I can't add much to help you, but I'd be interested what laws requiring
background checks for this look like, could you tell me where I can find more
about that? (I would have expected this to be "just" a contractual requirement
between the bank and your employer)

------
vorotato
Ask a lawyer, also asking programmer for legal advice is like asking doctor
for stock advice. They might think they have a good idea of what to do, but 99
times out of 100 that's because they have no effin clue what they're doing.

------
bdavisx
If I were you I wouldn't worry about doing anything about the code being on
Github. You need a lawyer to get the money you're owed, and then find another
job.

As far as the bank goes: this is what they get when they outsource their work
to an unscrupulous company. The company you're working for likely cheats both
ways - don't expect to be treated any better in the future. They probably
screw a lot of their employees over. They seem to have no issue doing illegal
things. You don't want to be working for a company like this.

------
thrwaway989
_Now, my rest of the contract fees hasn 't been paid out.
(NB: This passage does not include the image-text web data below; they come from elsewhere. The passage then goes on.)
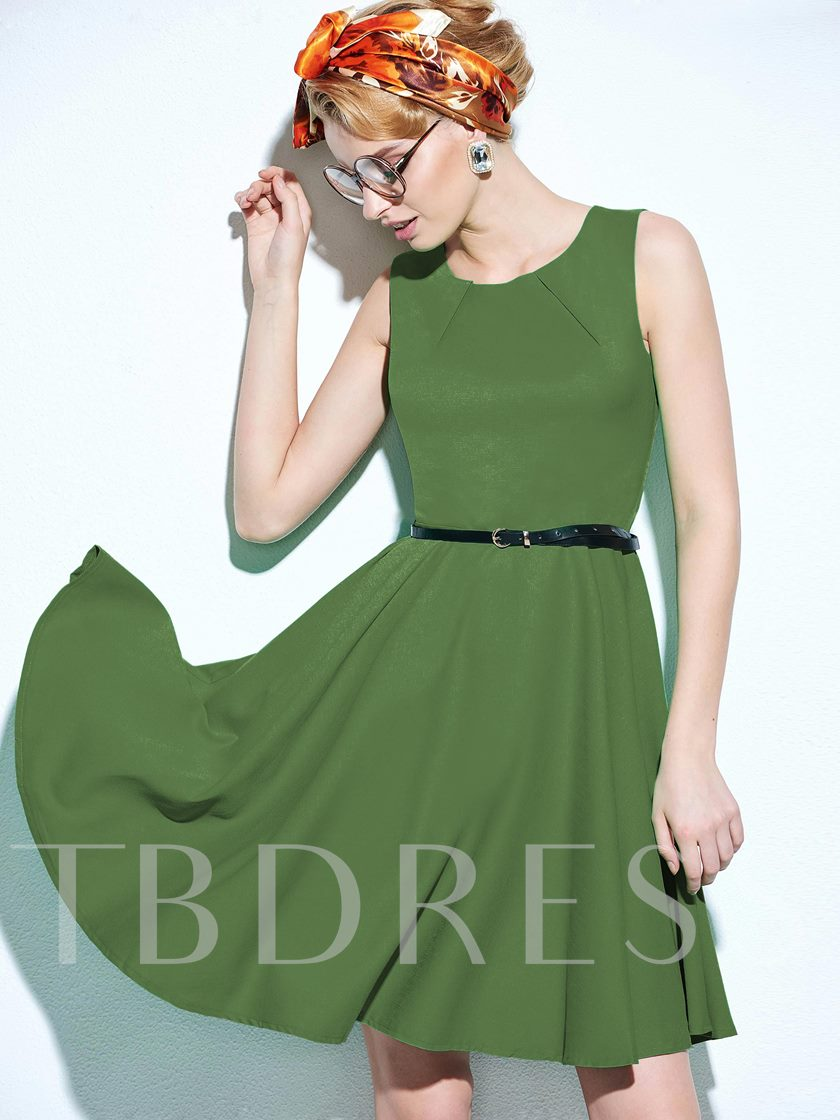 Polyester Sleeveless Pleated Women's Day Dress with Belt(Plus Size Available)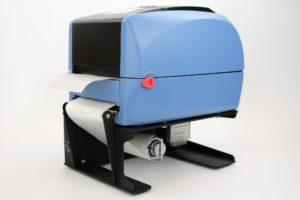IDENTjet D4 mit Spendefunktion und passendem Rewinder für den leeren Etikettenträger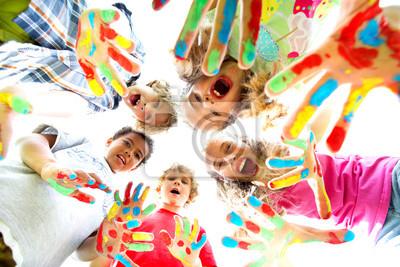 Постер Оформление офиса Улыбающиеся дети с цветные руками, 30x20 см, на бумагеДетский сад<br>Постер на холсте или бумаге. Любого нужного вам размера. В раме или без. Подвес в комплекте. Трехслойная надежная упаковка. Доставим в любую точку России. Вам осталось только повесить картину на стену!<br>
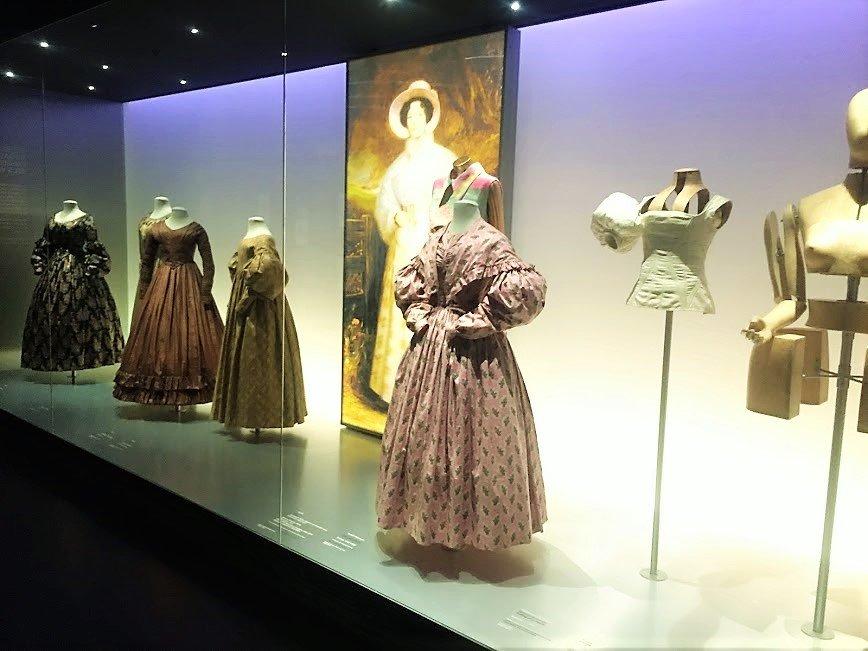 Disseny Fashion Exhibit womens fashion 1550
A software lawyer said I could be implicit in this activity ...

...

What's the way out? And will I be in legal trouble if I lawyer up?_

I'm not sure why you are asking for advice on Hacker News if you've already
spoken to a lawyer. Has the lawyer advised you to lawyer up?

There's nothing wrong with whistleblowing, or even venting on HN if you feel
you were robbed by the consulting company of contracting fees, but I don't see
the point of seeking legal advice here, under these circumstances.

------
pentesterlab
I have contacts in the security team of most banks in Australia. Happy to help

------
jamez1
Did you intend for your username to give away where you work? Unless of course
Odecee is not the firm here.

You should probably check your professional indemnity insurance is all sorted
out if you are a contractor.

------
dvtv75
One thing that I haven't noticed anyone here mentioning is:

Document everything you've done. Everything. It may help protect you.

But get a good lawyer.

------
ziffusion
What in the fucking fuck! How hard is it setup your own git server for the
consultants to use?!

------
cpncrunch
Contact the CEO of the consultancy. Assume he/she doesnt know and would like
to know. Do it in writing. Then write registered letters to all directors of
bank if no satisfactory answer and remove yourself from project, and send
threats of legal action if not paid in required time.

If you are upfront with the bank, it is unlikely they will take legal action
against you. In the event they do, you will be protected by your limited
liability company (assuming you are operating through one).